US 12,407,530 B2
Automation of user identity using network protocol providing secure granting or revocation of secured access rights
Kevin Nickels, San Jose, CA (US); Colin Constable, Mariposa, CA (US); and Jagannadh Vanguri, Telangana (IN)
Assigned to Atsign, Inc., San Jose, CA (US)
Filed by Atsign, Inc., San Jose, CA (US)
Filed on Oct. 12, 2023, as Appl. No. 18/485,932.
Application 18/485,932 is a continuation of application No. 17/781,464, granted, now 11,849,053, previously published as PCT/US2021/040628, filed on Jul. 7, 2021.
Claims priority of provisional application 63/105,755, filed on Oct. 26, 2020.
Claims priority of provisional application 63/062,092, filed on Aug. 6, 2020.
Claims priority of provisional application 63/049,460, filed on Jul. 8, 2020.
Prior Publication US 2024/0039739 A1, Feb. 1, 2024
Int. Cl. H04L 9/32 (2006.01); H04L 9/08 (2006.01)

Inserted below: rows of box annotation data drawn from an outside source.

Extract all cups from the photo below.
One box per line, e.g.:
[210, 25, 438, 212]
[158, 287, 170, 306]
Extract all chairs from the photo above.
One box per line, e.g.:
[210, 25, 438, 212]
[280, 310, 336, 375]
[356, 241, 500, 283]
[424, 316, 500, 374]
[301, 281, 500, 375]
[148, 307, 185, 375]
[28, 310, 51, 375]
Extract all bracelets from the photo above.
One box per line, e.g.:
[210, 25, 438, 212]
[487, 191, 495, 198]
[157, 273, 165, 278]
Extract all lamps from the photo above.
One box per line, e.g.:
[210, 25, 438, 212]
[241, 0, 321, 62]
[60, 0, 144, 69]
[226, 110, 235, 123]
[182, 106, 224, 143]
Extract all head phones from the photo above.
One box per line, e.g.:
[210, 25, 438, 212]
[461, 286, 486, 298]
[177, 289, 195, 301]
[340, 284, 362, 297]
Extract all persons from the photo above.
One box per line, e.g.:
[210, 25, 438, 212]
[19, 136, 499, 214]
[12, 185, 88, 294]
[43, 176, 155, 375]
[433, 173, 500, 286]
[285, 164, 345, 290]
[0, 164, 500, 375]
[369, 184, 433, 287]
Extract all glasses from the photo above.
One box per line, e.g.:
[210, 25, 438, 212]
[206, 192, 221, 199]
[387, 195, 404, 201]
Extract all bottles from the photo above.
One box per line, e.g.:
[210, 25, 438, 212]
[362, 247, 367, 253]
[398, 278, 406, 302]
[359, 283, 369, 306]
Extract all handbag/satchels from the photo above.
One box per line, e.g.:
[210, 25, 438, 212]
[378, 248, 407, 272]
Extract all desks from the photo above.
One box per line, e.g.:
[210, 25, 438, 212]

CPC H04L 9/3271 (2013.01) [H04L 9/0825 (2013.01); H04L 9/0894 (2013.01)] 15 Claims
OG exemplary drawing
 
1. A computer-implemented method comprising:
receiving, at a server that manages access to a first decentralized resource directory of a providing entity in a system of decentralized resource directories, via a first connection and from a first requesting entity, an authentication request to authenticate the first requesting entity to the first decentralized resource directory, wherein the authentication request identifies the first requesting entity;
generating, in response to the authentication request, an authentication challenge value and an authentication challenge key;
providing, via the first connection and in response to the authentication request, an authentication challenge to the first requesting entity that instructs the first requesting entity to store the authentication challenge value for the authentication challenge key in a defined location in a second decentralized resource directory of the system of decentralized resource directories that is associated with the first requesting entity;
receiving, via the first connection, a confirmation from the first requesting entity that the authentication challenge value has been stored by the first requesting entity for the authentication challenge key, in response to the authentication challenge, in the defined location in the second decentralized resource directory of the first requesting entity;
establishing, in response to receiving the confirmation that the authentication challenge value has been stored for the authentication challenge key in the defined location in the second decentralized resource directory of the first requesting entity, a second connection with the second decentralized resource directory of the first requesting entity;
sending, via the second connection, a first lookup request for a value stored for the authentication challenge key in the defined location in the second decentralized resource directory of the first requesting entity;
receiving, via the second connection and from the second decentralized resource directory, a first response value in response to the first lookup request;
comparing the first response value to the authentication challenge value to determine whether the first response value matches the authentication challenge value; and
in response to determining that the first response value matches the authentication challenge value, responding to the authentication request, via the first connection, with an indication that the first requesting entity is authenticated to the first decentralized resource directory.